Não se trata de reduzir os altivos e ativos alcances pela lava-jato, que como legado alçou Bolsonaro ao Poder com os sopros da rede Globo pela cobertura incisiva, que hoje reclama da “extrema direita” cujo campo fértil por ela foi adubado.

No campo da recuperação de valores e da punição do “andar de cima” foi muito bem, não tivesse também, por via obliqua posto na lona as maiores empresas nacionais. Mas haveria outra forma de punir “gigantes” sem causar tanto estragos? Realmente, reflexão que demanda análise mais acurada.

Ainda é cedo para analisar o impacto da Lava-Jato, mas fato é que apesar de diversos abusos (que devem ser coibidos e retificados) deu ares de firmeza no combate da corrupção endêmica dessa sociedade hipócrita e desavergonhada erigida por aqui há 500 anos.

O que azedou a lava-jato foi o açodamento, e o personalismo exagerado do juiz que manuseou membro do MPF que deveria agir de forma independente, e ao depois alçou voo para altos cargos em Brasília levantando a suspeita fundamentada que colheu frutos de suas decisões, o que é um sacrilégio para quem presta honra devotada realmente à toga nas democracias ocidentais.

A prova obtida por qualquer meio, ainda que ilícito, se for favorável ao réu, é de se levar em conta no processo (pacífico nos Tribunais Constitucionais em todo mundo!). Ora, como salvaguardar a “verdade real” em benefício do acusado (seja quem for!) se permitido fosse fossilizar condenações injustas e se veda provar as injustiças?

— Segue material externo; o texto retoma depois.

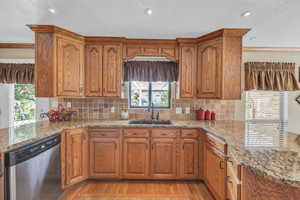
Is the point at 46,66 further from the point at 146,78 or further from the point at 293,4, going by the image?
the point at 293,4

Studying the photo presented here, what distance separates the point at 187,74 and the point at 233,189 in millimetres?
2006

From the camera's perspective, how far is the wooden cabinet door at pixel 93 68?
3.18 meters

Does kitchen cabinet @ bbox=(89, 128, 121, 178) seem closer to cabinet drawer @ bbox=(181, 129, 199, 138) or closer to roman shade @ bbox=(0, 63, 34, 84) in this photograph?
cabinet drawer @ bbox=(181, 129, 199, 138)

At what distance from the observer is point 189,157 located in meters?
2.85

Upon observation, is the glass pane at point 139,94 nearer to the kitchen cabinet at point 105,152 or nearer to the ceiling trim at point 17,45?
the kitchen cabinet at point 105,152

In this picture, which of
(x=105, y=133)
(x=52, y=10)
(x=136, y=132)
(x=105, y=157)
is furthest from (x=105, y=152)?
(x=52, y=10)

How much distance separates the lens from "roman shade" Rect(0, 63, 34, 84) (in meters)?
3.50

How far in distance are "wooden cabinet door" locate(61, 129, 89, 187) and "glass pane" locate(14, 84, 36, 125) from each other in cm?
167

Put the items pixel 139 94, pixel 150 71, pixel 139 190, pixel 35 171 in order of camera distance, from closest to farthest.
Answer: pixel 35 171, pixel 139 190, pixel 150 71, pixel 139 94

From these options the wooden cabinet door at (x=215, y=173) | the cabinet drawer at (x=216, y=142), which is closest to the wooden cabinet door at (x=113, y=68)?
the cabinet drawer at (x=216, y=142)

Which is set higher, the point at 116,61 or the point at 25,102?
the point at 116,61

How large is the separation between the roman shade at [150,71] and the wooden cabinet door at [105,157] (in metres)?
1.26

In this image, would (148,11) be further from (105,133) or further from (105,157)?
(105,157)

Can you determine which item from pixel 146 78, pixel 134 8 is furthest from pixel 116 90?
pixel 134 8
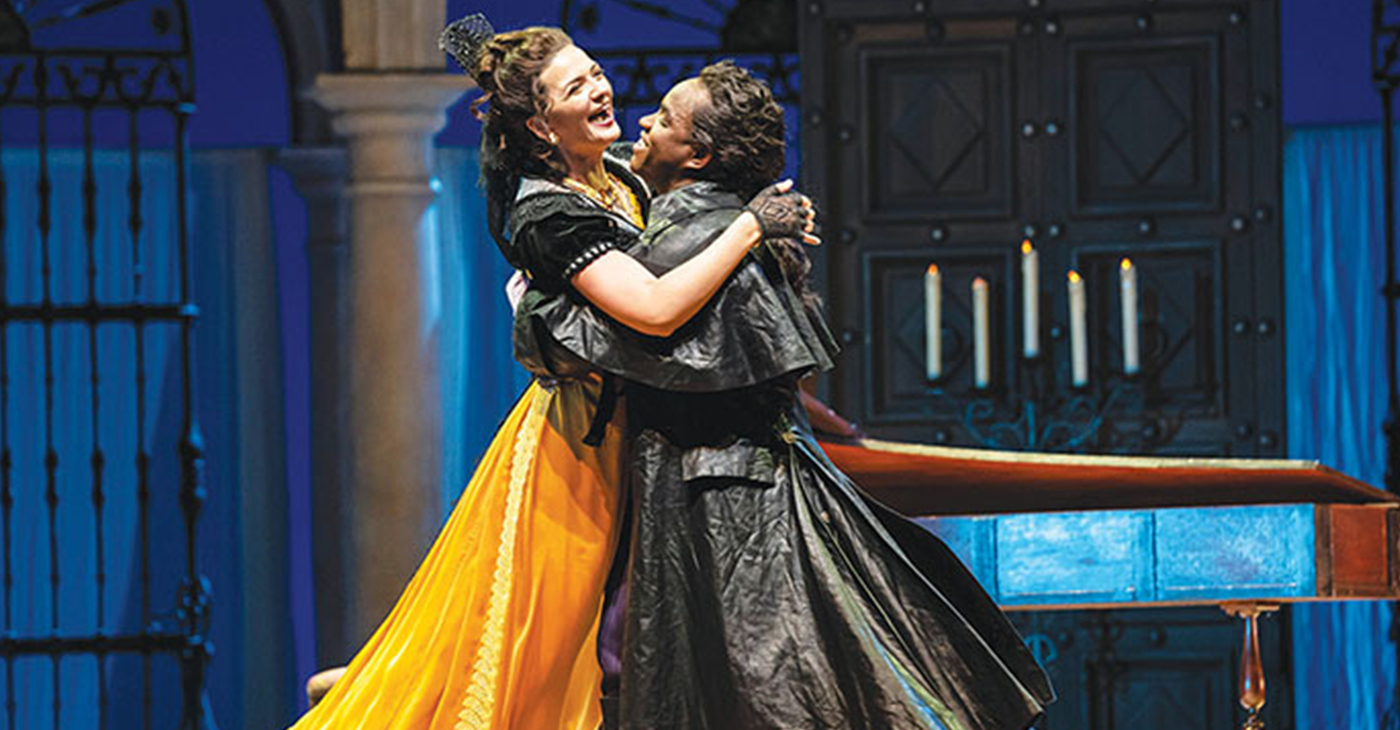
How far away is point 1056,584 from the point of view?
459 cm

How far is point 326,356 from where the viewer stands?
7891mm

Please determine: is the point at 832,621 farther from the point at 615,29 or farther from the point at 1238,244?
the point at 615,29

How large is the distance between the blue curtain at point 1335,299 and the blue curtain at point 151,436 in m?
3.56

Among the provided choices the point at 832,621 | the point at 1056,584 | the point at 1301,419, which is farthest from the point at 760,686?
the point at 1301,419

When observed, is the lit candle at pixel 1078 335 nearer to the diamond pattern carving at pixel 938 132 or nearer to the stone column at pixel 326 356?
the diamond pattern carving at pixel 938 132

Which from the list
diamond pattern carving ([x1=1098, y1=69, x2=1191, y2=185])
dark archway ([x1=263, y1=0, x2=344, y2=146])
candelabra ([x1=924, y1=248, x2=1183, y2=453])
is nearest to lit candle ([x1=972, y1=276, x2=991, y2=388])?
candelabra ([x1=924, y1=248, x2=1183, y2=453])

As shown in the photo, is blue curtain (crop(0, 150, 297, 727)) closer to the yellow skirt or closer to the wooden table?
the wooden table

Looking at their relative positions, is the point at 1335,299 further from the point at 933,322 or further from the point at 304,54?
the point at 304,54

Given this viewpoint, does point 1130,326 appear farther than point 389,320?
No

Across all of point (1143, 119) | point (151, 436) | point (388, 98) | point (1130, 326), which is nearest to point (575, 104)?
point (1130, 326)

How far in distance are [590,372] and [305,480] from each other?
4.50 metres

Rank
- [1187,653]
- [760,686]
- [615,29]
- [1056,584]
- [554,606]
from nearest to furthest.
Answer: [760,686]
[554,606]
[1056,584]
[1187,653]
[615,29]

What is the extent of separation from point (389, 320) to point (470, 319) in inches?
30.7

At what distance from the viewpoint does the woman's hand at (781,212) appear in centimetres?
369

Em suma, como bem-dito pelo Dr. Moro: “ninguém está acima da lei”, nem ele por evidente, de forma que ao violar o devido processo legal (erigido na Inglaterra a partir de 1215) por sua sanha persecutória causou nulidade insanável nas sentenças que prolatou contra o ex-presidente Lula, não por Lula, mas pelo marco civilizatório de mais de oito séculos no ocidente que não permite se condenar quem quer que seja sem a observância cerrada dos lindes procedimentais legais.

Moro teria melhor servido à sociedade certamente se fosse promotor de Justiça ou procurador da República, valeu pela intenção de combater a corrupção firmemente, mas se deixou perder no caminho e, por errar na mão, estragou de forma indelével o que seria uma obra monumental, transmudando-a em uma ilegalidade colossal, que se o STF acaso não reconheça, é porque realmente de Corte Constitucional não tem mais nada!